[Stored data]
..........
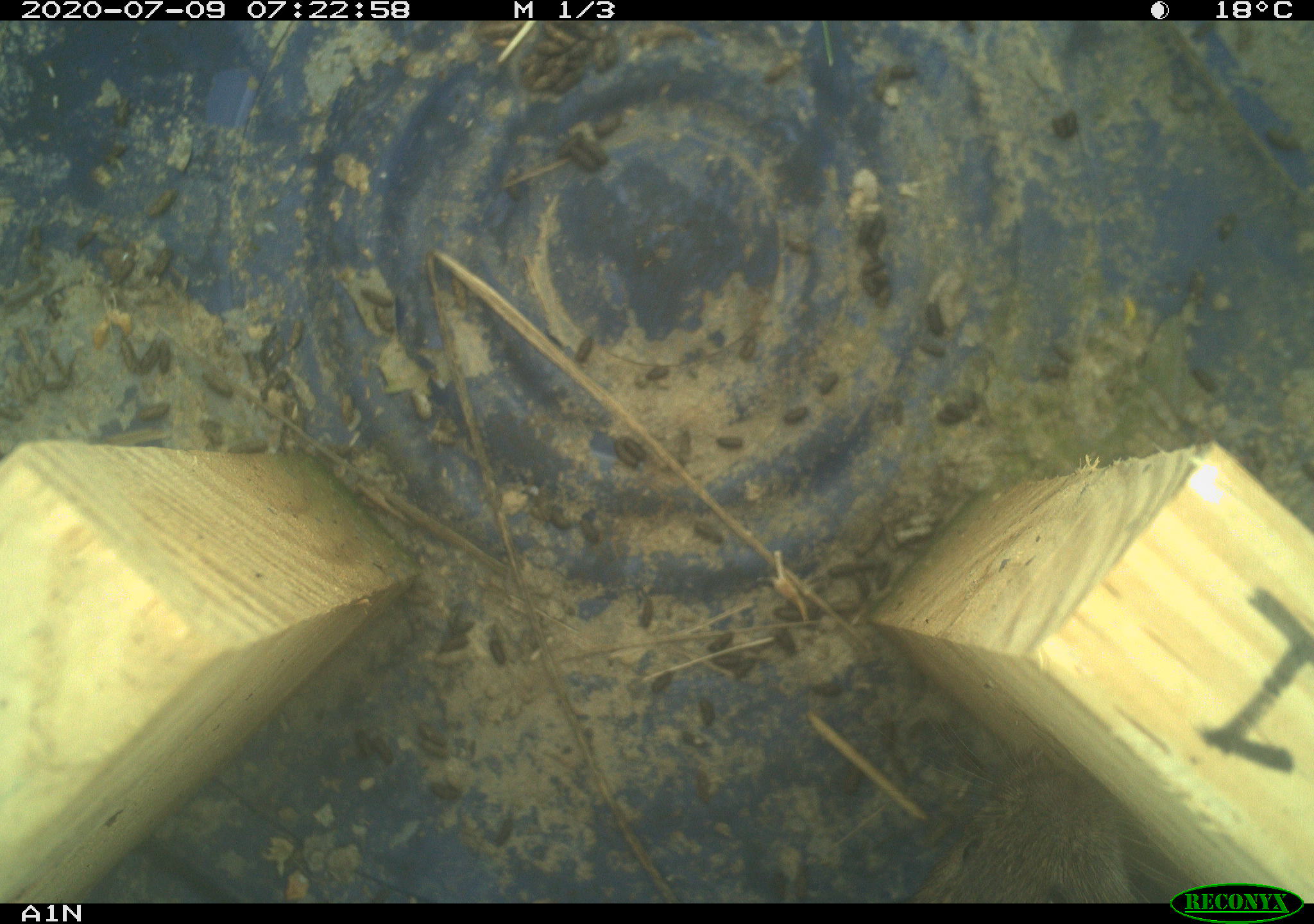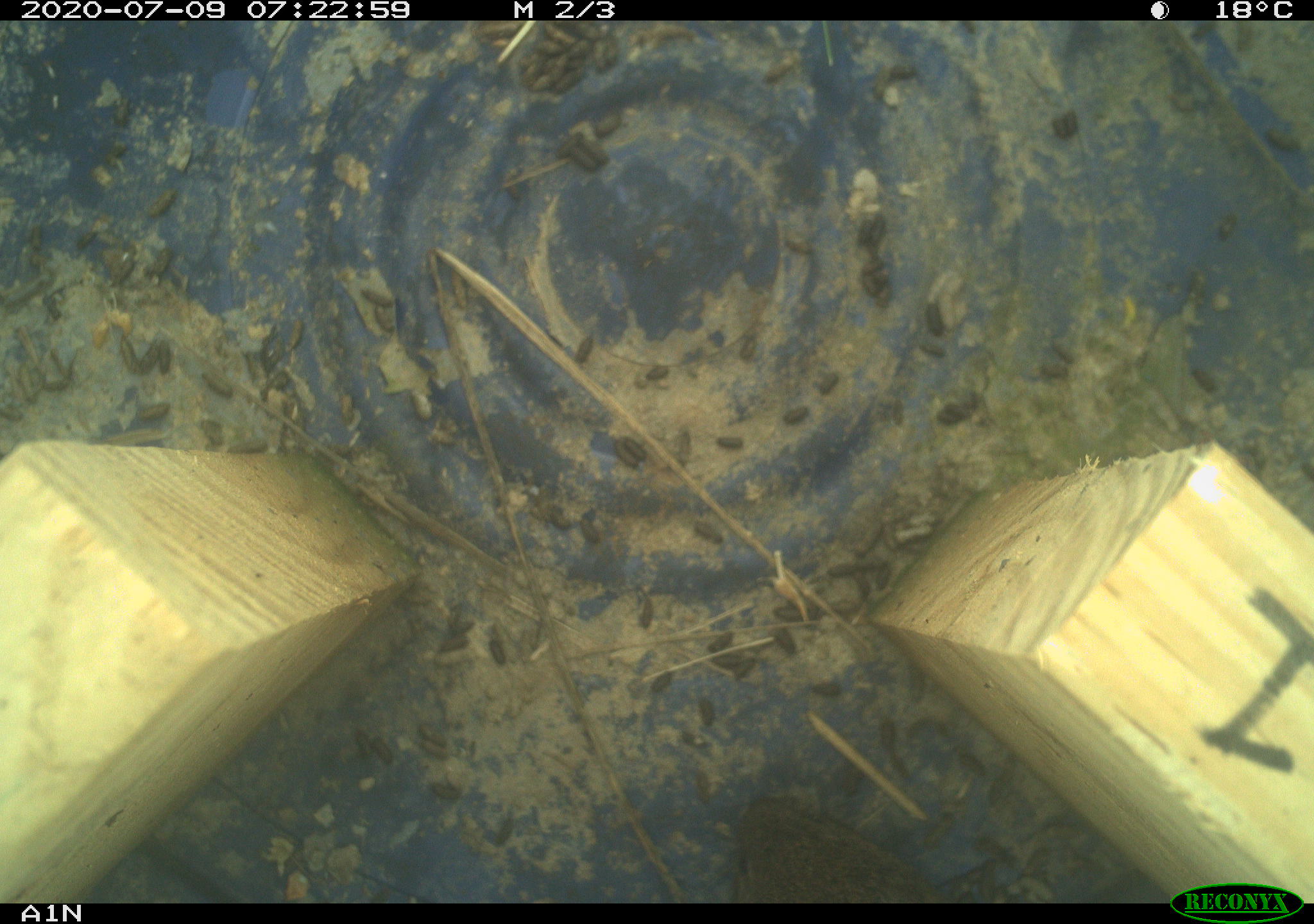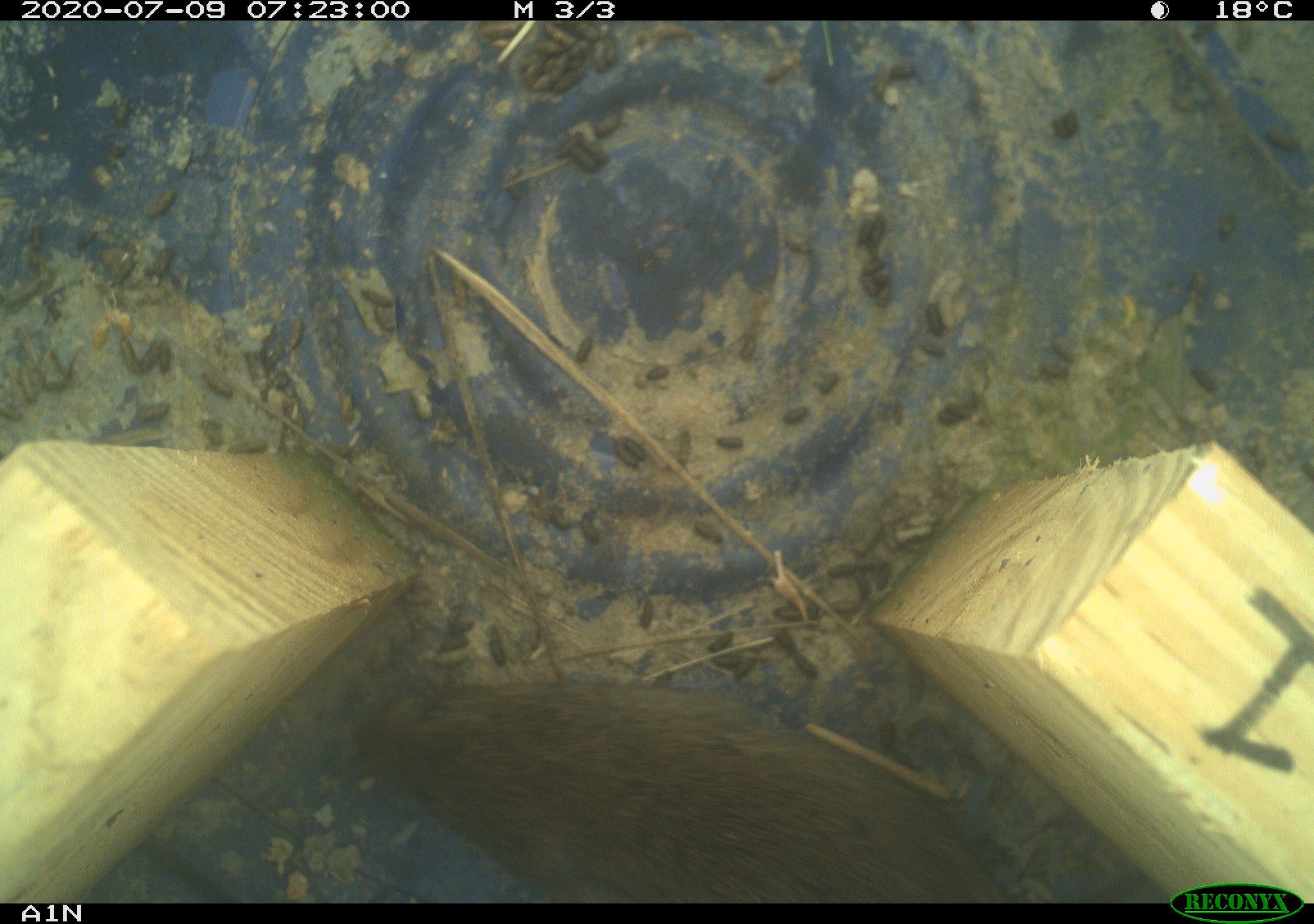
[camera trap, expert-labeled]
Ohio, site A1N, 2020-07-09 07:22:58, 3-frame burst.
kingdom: Animalia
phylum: Chordata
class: Mammalia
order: Rodentia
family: Cricetidae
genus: Microtus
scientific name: Microtus pennsylvanicus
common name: meadow vole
Meadow vole (Microtus pennsylvanicus).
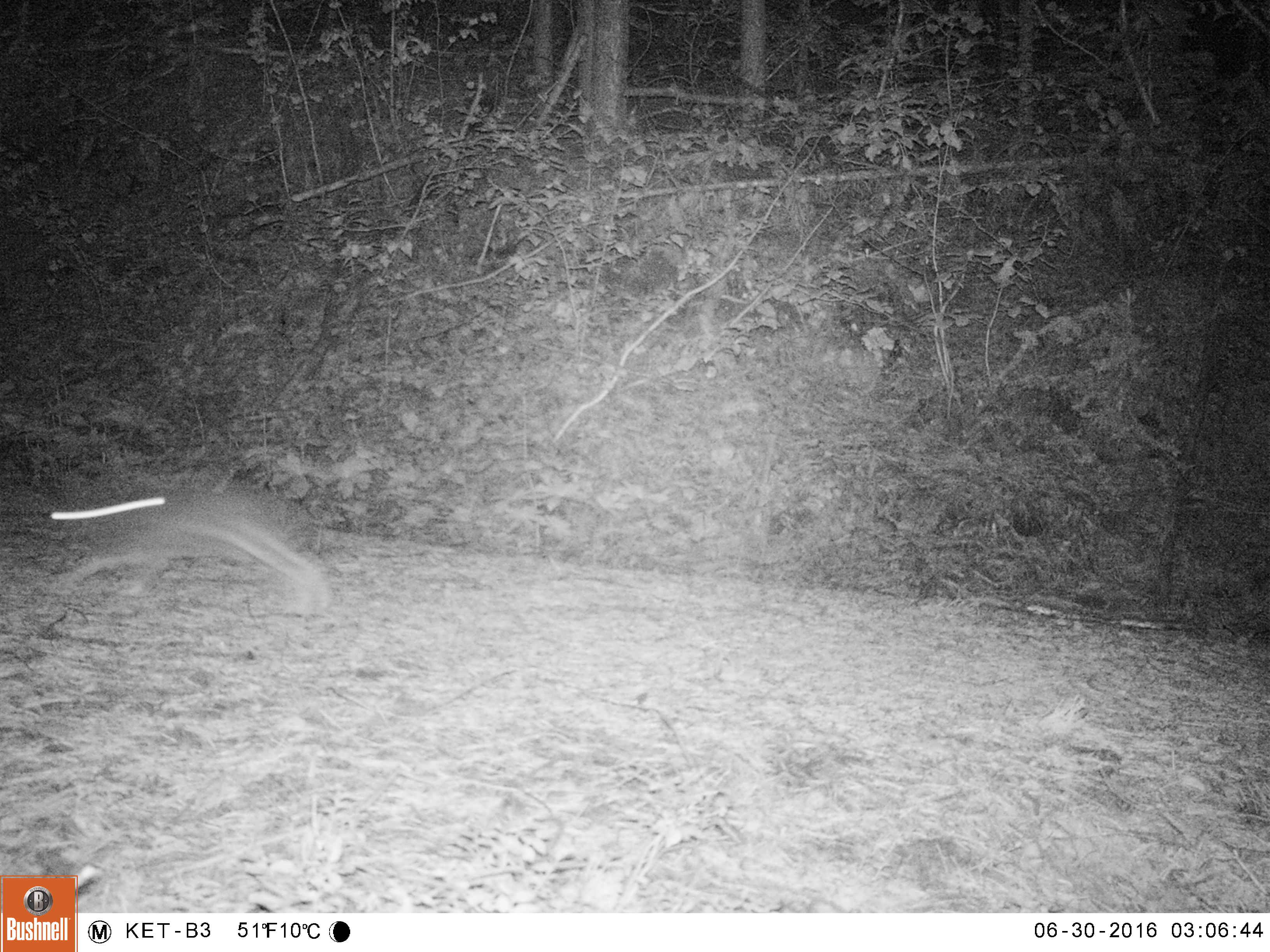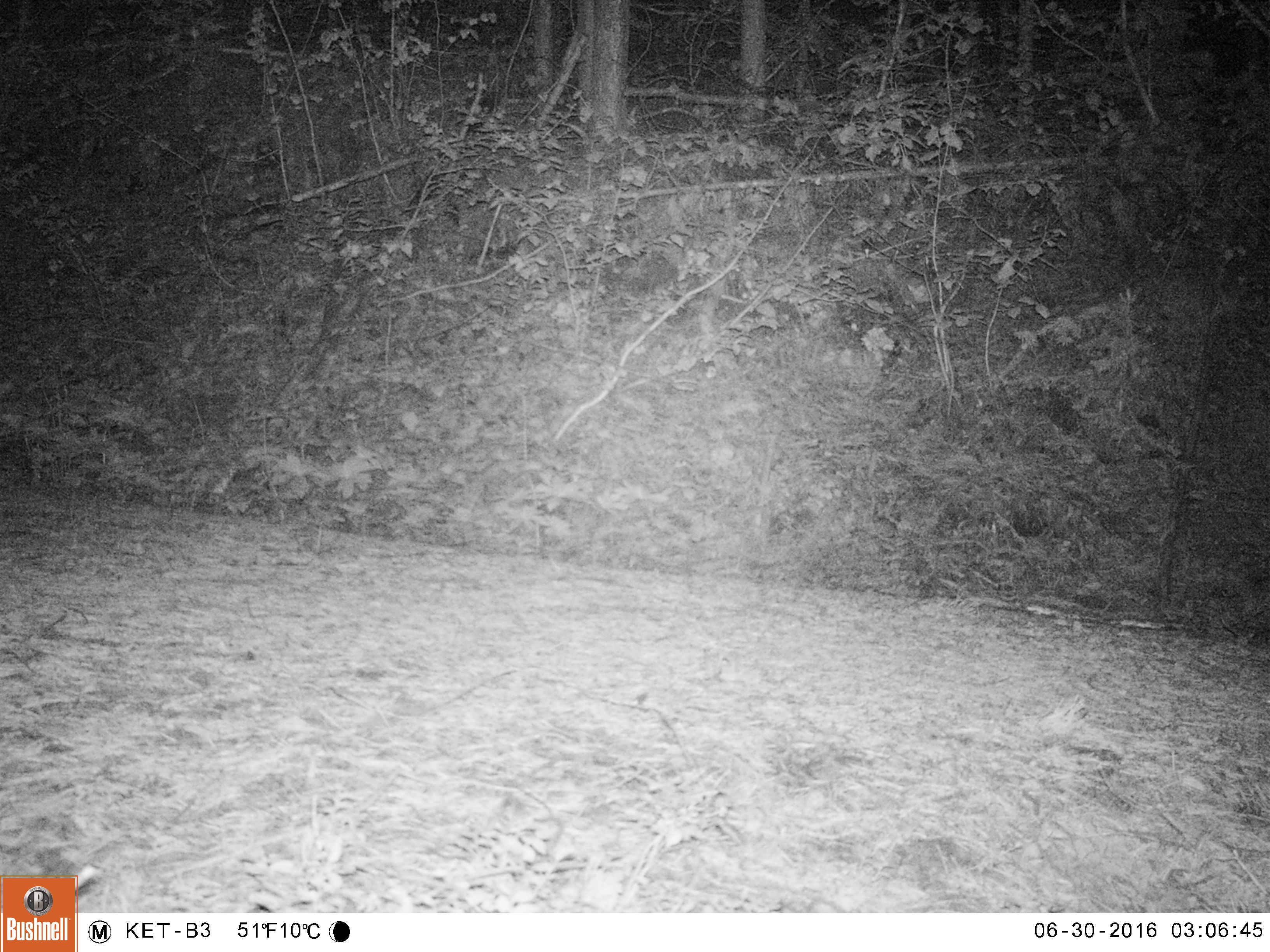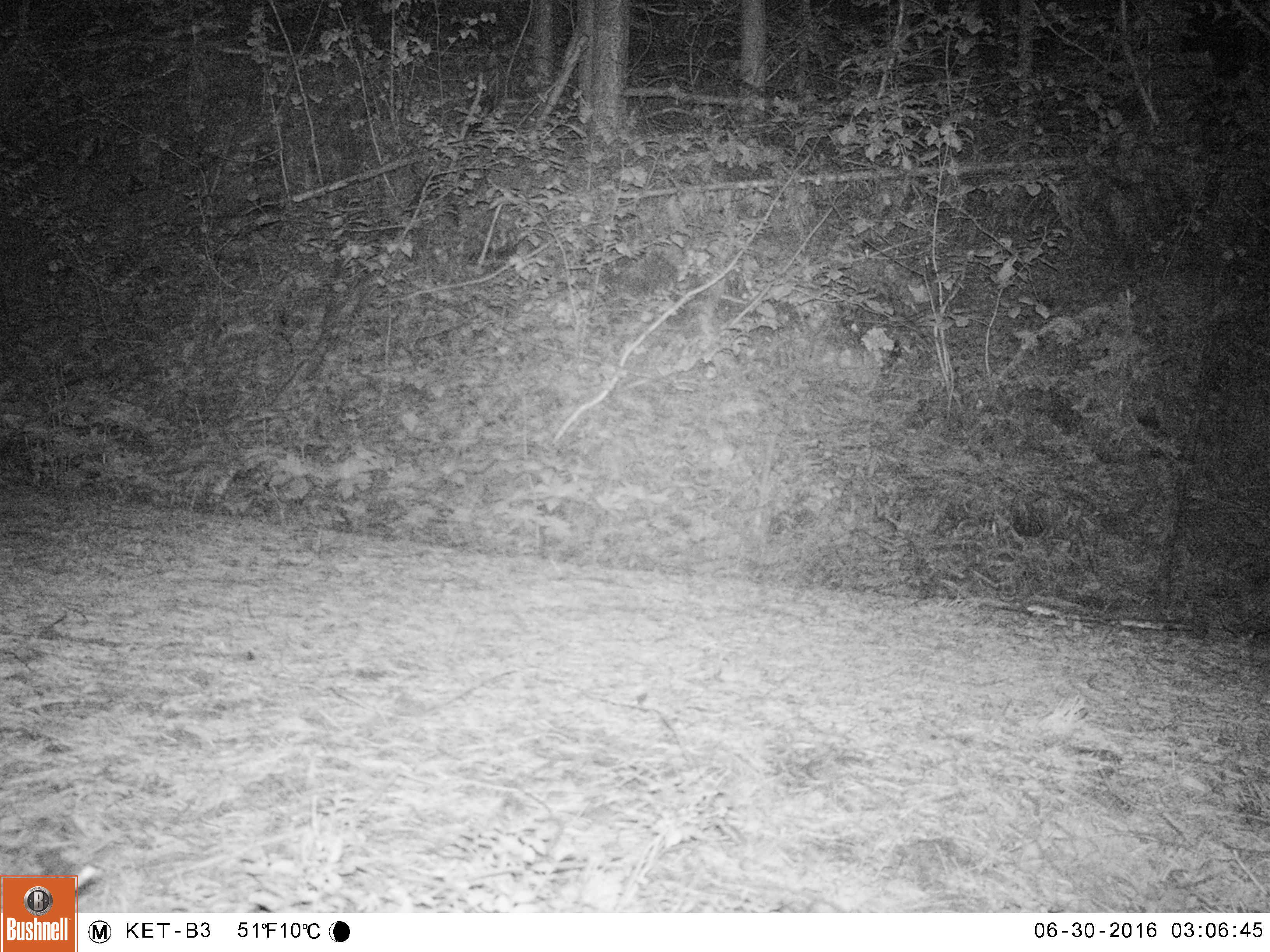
..........
(What the task requires)
Copy all of the records verbatim, omitting the pictures.

(Finished task)
[camera trap, expert-labeled]
Ohio, site A1N, 2020-07-09 07:22:58, 3-frame burst.
kingdom: Animalia
phylum: Chordata
class: Mammalia
order: Rodentia
family: Cricetidae
genus: Microtus
scientific name: Microtus pennsylvanicus
common name: meadow vole
Meadow vole (Microtus pennsylvanicus).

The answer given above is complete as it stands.